[sci.psychology] Reference needed

erich@eecs.cs.pdx.edu (Erich Boleyn) (09/06/90)

Hi,

   I am searching for the reference to something I heard a long time ago
about an experiment that was conducted on young children concerning pattern
matching and generalizing skills.

   From what I remember, it was done with sets of colored blocks of
various shapes, and the children were given feedback on how strings of
these blocks were formed (syntactically).  It was based on the english
language, and although many of them became quite good at it, none of them
made the connection that they were using a derivative of english (apparently
it was very similar).

   I would appreciate anything on this (send e-mail to: erich@eecs.ee.pdx.edu)
and thanks.

   Erich

   ___--Erich S. Boleyn--___  CSNET/INTERNET:  erich@cs.pdx.edu
  {Portland State University}     ARPANET:     erich%cs.pdx.edu@relay.cs.net
       "A year spent in           BITNET:      a0eb@psuorvm.bitnet
      artificial intelligence is enough to make one believe in God"

brat@c3pe.C3.COM (John Whitten) (09/13/90)

Hello... this is the first time I've posted to USENET so if I get it wrong dont
shout TOO loud :-)

I have been interested in Robotics and Artificial Intelligence for many years
and have followed discussions concerning Neural Networking and Parallelism
rather closely... I firmly believe that machines can be made that could be
considered 'intelligent' ... as an aside, one of my pet peaves is that folks
are fond of saying that machines can never be intelligent because [insert
excuse]... they never seem to remember that our ONLY definition of intelligence
includes ourselves, and that we assert ourselves to BE intelligent and not
merely a clever trick of nature... indeed, I believe it could be argued quite
sucsessfully that we are NOT intelligent... (end of tangent)

Anyway, getting to the point, I believe that intelligence requires 'significant
complexity' (heheh define THAT!) and that many of the connections must be
faulty or malformed (or at the very least different) for a 'personality' to
form. Sorta like the grain of sand that irritates the oyster... and that while
'raw hardware' is an important part, it is the underlying STRUCTURE that forms
the basic framework upon which an intelligence hangs... 

Experience is also a part. One of the most fundamental experiences is the
discovery that 'I' (an intelligent entity) am not alone and that 'you' exist.
I firmly believe that intelligence cannot form in isolation. Something that is
totally isolated has no use for intelligence, and that intelligence is a tool
used to successfully interact with others in 'our' universe.

The third major condition involves the ability to perceive and affect the
environment. Without this ability, the boundaries of where 'I' end and 'you'
begin cannot be established.

With this laid out as my underlying philosophy, my search for intelligence has
lead me to very large interconnected massively parallel systems (and Neural
Networking as an offshoot).
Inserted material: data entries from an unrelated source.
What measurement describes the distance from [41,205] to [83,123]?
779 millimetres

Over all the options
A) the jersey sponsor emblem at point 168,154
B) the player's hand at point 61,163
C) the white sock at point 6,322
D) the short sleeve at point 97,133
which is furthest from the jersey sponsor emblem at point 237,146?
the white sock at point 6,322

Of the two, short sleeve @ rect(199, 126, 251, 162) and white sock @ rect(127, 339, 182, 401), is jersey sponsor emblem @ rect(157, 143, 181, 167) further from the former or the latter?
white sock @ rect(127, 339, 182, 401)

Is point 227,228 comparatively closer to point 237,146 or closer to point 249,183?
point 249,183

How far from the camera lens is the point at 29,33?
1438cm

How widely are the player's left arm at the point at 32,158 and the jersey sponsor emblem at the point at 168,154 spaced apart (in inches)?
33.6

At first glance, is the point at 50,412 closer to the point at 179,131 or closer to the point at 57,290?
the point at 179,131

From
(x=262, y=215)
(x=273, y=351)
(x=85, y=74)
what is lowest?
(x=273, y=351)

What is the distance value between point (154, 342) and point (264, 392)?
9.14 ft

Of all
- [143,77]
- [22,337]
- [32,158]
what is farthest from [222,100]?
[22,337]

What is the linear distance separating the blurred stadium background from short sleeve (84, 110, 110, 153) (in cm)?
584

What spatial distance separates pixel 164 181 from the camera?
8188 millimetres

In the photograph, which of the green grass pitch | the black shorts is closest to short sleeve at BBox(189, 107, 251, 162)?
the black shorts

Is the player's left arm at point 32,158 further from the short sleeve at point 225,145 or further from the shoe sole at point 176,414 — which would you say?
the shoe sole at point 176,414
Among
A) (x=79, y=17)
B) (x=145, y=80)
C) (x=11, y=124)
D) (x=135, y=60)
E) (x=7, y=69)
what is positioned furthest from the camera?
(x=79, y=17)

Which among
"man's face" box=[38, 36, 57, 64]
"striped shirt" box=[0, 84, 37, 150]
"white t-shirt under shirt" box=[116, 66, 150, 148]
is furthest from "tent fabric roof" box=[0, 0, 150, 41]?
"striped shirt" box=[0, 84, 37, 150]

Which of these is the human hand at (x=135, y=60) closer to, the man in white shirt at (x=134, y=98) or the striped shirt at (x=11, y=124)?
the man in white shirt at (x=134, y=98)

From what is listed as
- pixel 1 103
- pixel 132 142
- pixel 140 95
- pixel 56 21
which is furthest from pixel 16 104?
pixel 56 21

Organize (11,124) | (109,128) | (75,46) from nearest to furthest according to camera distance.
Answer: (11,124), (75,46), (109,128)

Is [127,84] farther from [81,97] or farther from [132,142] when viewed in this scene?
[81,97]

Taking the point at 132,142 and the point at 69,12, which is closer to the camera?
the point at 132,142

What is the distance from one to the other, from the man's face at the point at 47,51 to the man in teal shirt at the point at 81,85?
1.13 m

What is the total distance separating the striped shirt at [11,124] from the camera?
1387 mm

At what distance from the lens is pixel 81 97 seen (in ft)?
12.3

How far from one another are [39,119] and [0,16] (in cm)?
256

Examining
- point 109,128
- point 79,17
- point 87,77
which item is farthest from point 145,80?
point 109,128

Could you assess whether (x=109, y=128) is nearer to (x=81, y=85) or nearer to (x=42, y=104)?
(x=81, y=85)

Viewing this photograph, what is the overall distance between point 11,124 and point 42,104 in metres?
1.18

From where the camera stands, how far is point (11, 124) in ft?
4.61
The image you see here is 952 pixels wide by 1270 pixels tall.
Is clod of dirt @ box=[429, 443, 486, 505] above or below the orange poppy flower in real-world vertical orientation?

One of my first beliefs is that a successful
system will not be constructed that comprises of only one type of network.
And that in fact it takes the concerted effort of many different types of
networks working together as well as independently to process all the
different type of information that must sorted and evaluated. 

Another question concerns the initial 'seed' (or grain of sand) that kicks
the whole process off... I belive that every intelligent system begins life
with a sort of 'Random number' (for lack of a better word) which becomes the
essence of that entity... and that given identical hardware and environments,
different 'seed points' will develop into radically different personalities.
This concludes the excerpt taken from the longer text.